Harry was a hero in the Gryffindor common room that night; daringly, Fred and George had put an Enlargement Charm on the front cover of The Quibbler and hung it on the wall, so that Harry’s giant head gazed down upon the proceedings, occasionally saying things like “The Ministry are morons” and “Eat dung, Umbridge” in a booming voice. Hermione did not find this very amusing; she said it interfered with her concentration, and ended up going to bed early out of irritation. Harry had to admit that the poster was not quite as funny after an hour or two, especially when the talking spell had started to wear off, so that it merely shouted disconnected words like “Dung” and “Umbridge” at more and more frequent intervals in a progressively higher voice. In fact it started to make his head ache and his scar began prickling uncomfortably again. To disappointed moans from the many people who were sitting around him, asking him to relive his interview for the umpteenth time, he announced that he too needed an early night.

The dormitory was empty when he reached it. He rested his forehead for a moment against the cool glass of the window beside his bed; it felt soothing against his scar. Then he undressed and got into bed, wishing his headache would go away. He also felt slightly sick. He rolled over onto his side, closed his eyes, and fell asleep almost at once. . . .

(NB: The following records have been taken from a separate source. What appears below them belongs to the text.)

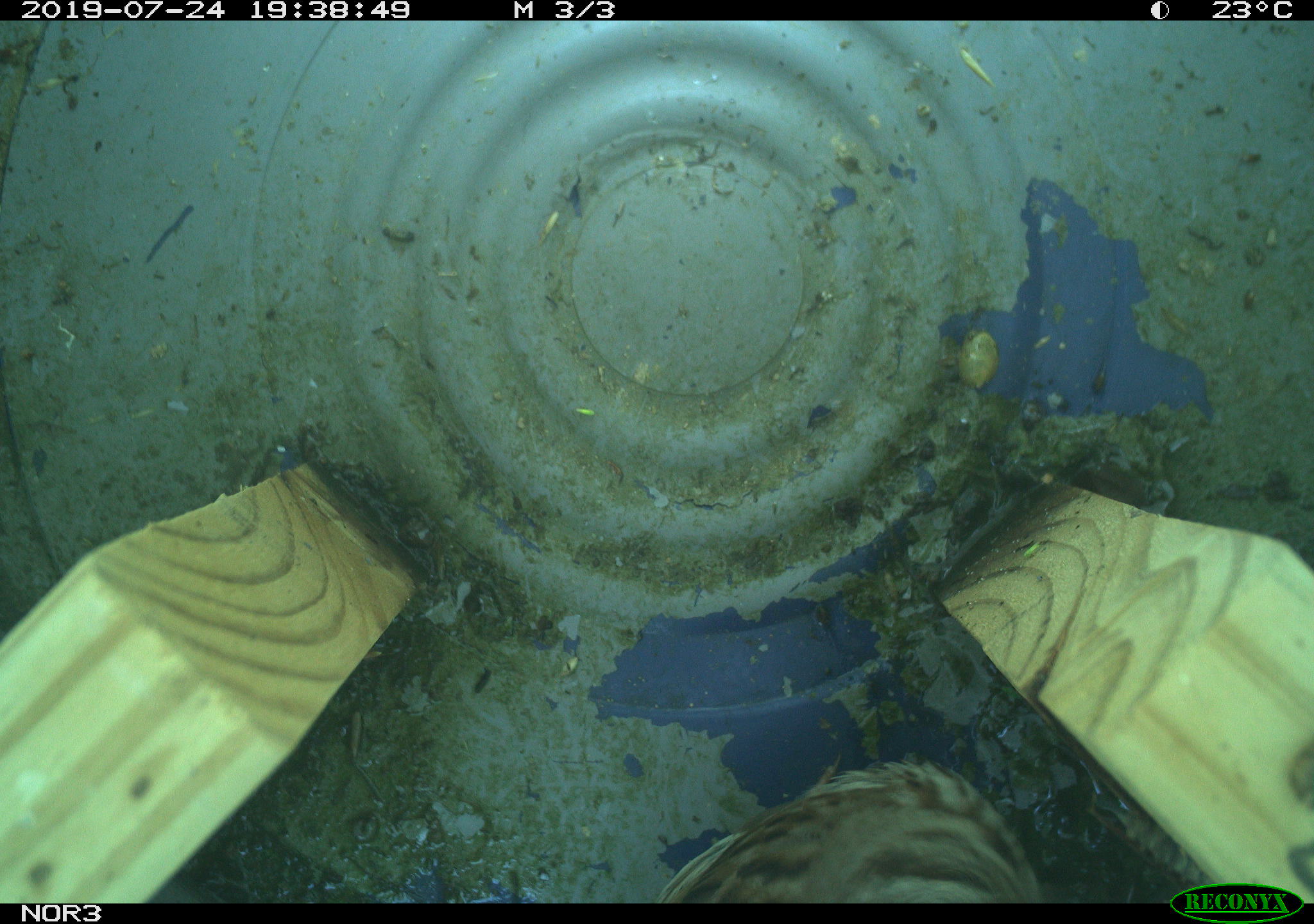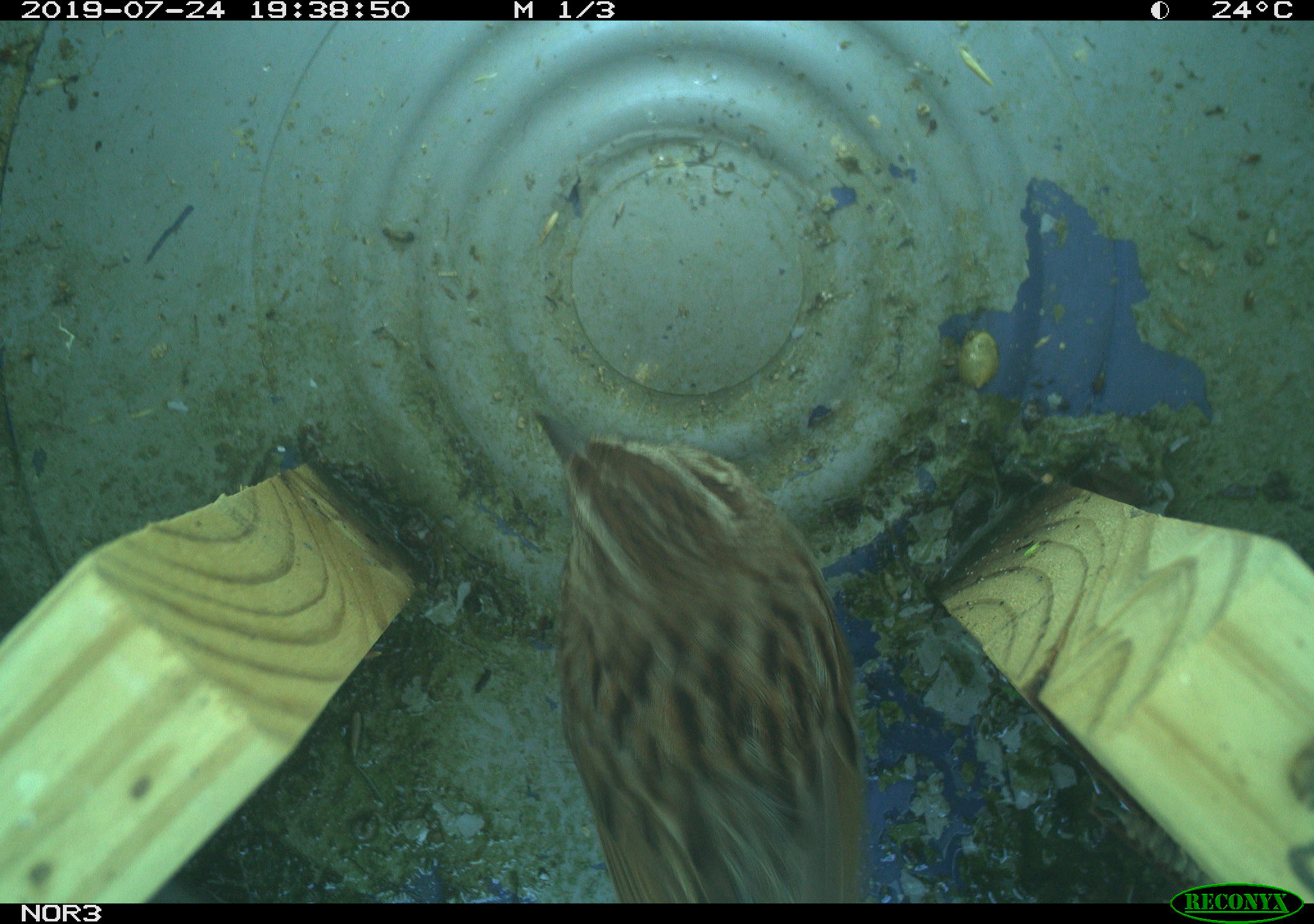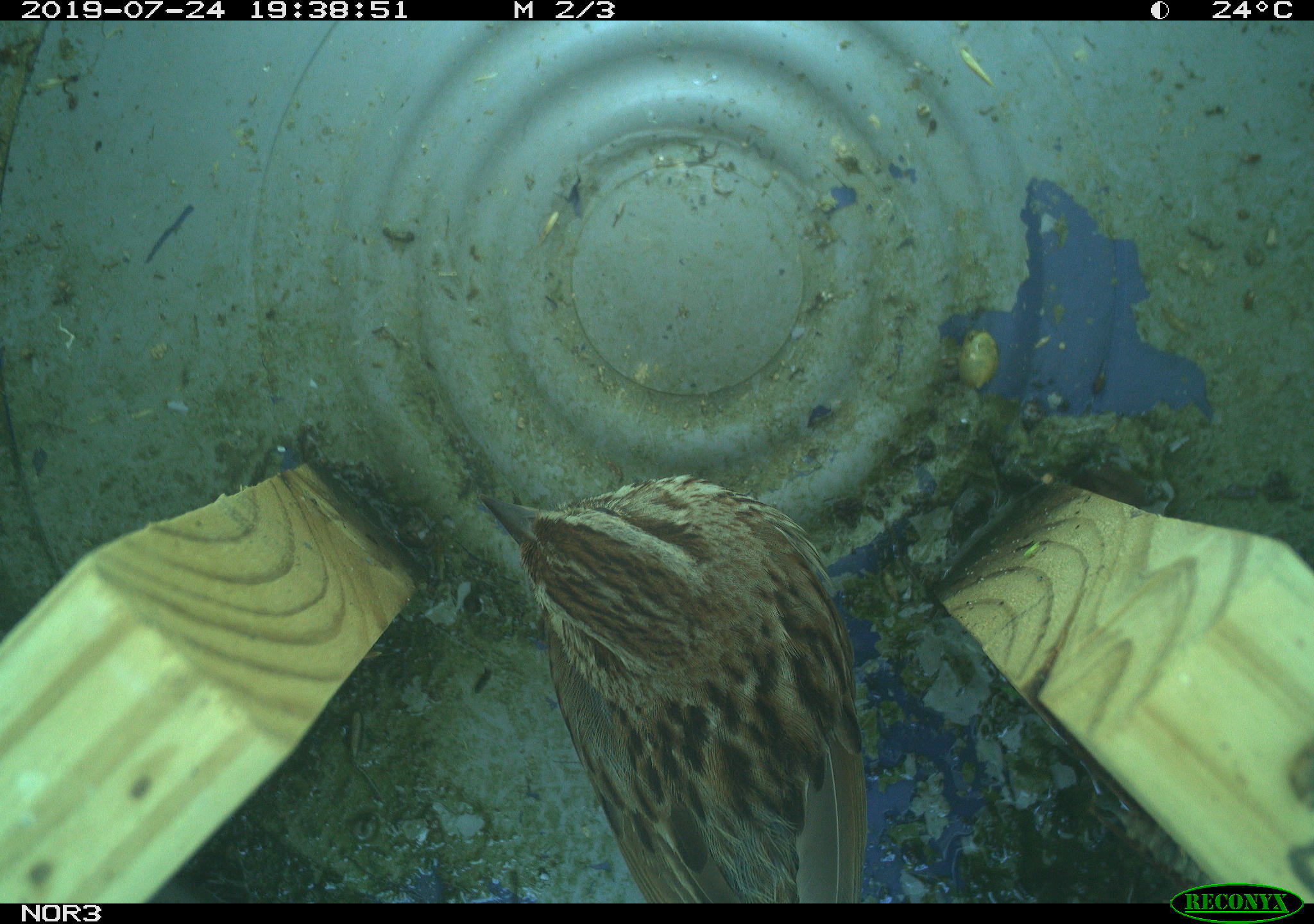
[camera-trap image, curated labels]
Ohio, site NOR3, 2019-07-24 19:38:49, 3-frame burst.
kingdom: Animalia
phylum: Chordata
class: Aves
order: Passeriformes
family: Passerellidae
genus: Melospiza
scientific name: Melospiza melodia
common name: song sparrow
Song sparrow (Melospiza melodia).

He was standing in a dark, curtained room lit by a single branch of candles. His hands were clenched on the back of a chair in front of him. They were long-fingered and white as though they had not seen sunlight for years and looked like large, pale spiders against the dark velvet of the chair.

Beyond the chair, in a pool of light cast upon the floor by the candles, knelt a man in black robes.

“I have been badly advised, it seems,” said Harry, in a high, cold voice that pulsed with anger.

“Master, I crave your pardon . . .” croaked the man kneeling on the floor. The back of his head glimmered in the candlelight. He seemed to be trembling.

“I do not blame you, Rookwood,” said Harry in that cold, cruel voice.

He relinquished his grip upon the chair and walked around it, closer to the man cowering upon the floor, until he stood directly over him in the darkness, looking down from a far greater height than usual.

“You are sure of your facts, Rookwood?” asked Harry.

“Yes, my Lord, yes . . . I used to work in the department after — after all . . .”

“Avery told me Bode would be able to remove it.”

“Bode could never have taken it, Master. . . . Bode would have known he could not. . . . Undoubtedly that is why he fought so hard against Malfoy’s Imperius Curse . . .”

“Stand up, Rookwood,” whispered Harry.